Beyond Uptime: True Reliability Metrics

The most surprising thing about SRE metrics is that the ones everyone talks about are often the least useful for actually improving reliability.

Let’s say you’re running a web service. You’ve got your standard dashboard: requests per second, CPU utilization, memory usage, network traffic. These are activity metrics. They tell you what the system is doing, but not how well it’s doing it from the user’s perspective.

Imagine this: your request rate is steady, CPU is at 30%, memory is fine. Looks good, right? But what if, for the last hour, 50% of those requests are actually failing, or taking 10 seconds to complete? Your activity metrics would look completely normal, but your users would be experiencing a catastrophic outage.

This is where reliability metrics come in. They focus on the user experience and the system’s ability to deliver on its promises. The core concept is the Service Level Objective (SLO). An SLO is a target value or range of values for a service level indicator (SLI).

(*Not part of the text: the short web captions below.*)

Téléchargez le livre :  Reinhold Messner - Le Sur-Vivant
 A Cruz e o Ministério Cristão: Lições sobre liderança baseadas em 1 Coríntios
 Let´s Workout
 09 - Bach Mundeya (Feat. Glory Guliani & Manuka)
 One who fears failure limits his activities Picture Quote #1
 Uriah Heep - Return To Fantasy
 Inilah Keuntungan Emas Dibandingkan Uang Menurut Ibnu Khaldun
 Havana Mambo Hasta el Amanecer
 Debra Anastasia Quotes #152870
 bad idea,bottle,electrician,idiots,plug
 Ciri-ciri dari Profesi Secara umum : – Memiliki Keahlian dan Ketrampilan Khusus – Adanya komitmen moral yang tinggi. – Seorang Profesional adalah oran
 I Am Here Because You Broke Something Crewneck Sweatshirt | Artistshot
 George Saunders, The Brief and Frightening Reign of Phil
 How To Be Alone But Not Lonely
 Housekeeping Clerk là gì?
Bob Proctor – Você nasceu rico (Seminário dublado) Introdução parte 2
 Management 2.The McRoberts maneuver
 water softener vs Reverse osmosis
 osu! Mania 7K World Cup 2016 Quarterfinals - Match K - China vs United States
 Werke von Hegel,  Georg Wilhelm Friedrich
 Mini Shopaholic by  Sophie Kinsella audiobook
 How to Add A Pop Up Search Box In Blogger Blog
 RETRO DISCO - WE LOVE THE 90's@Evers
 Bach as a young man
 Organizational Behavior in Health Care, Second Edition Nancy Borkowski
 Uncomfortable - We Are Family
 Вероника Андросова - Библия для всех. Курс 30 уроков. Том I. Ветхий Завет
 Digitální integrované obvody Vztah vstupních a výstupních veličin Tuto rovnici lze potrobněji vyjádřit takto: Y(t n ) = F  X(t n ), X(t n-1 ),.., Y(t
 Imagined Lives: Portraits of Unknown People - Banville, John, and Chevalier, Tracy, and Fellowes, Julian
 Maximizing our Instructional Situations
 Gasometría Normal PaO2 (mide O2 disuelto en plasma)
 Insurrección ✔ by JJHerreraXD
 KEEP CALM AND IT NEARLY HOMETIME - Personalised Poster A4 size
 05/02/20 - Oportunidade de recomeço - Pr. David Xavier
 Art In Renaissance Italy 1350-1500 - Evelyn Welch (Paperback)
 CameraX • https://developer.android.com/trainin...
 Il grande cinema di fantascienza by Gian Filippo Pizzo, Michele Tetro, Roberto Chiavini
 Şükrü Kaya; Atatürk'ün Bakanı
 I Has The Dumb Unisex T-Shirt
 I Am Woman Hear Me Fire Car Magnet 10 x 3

An SLI is a quantitative measure of some aspect of the level of service that is provided. Common SLIs fall into a few categories:

Availability: Is the service up and responding?
Latency: How fast is the service responding?
Throughput: How much work can the service handle? (Less common for user-facing reliability, more for capacity planning).
Error Rate: What percentage of requests are failing?

Let’s look at a concrete example of how you’d measure and use these. Suppose you’re running an API that serves product information.

SLI: Availability

What to measure: The percentage of successful requests over a rolling 5-minute window. A "successful" request is one that returns an HTTP 2xx or 3xx status code.
How to measure: Most monitoring systems (Prometheus, Datadog, etc.) can track this. In Prometheus, you might have a metric like http_requests_total and http_responses_total{code=~"2..|3.."}, and you’d calculate the ratio.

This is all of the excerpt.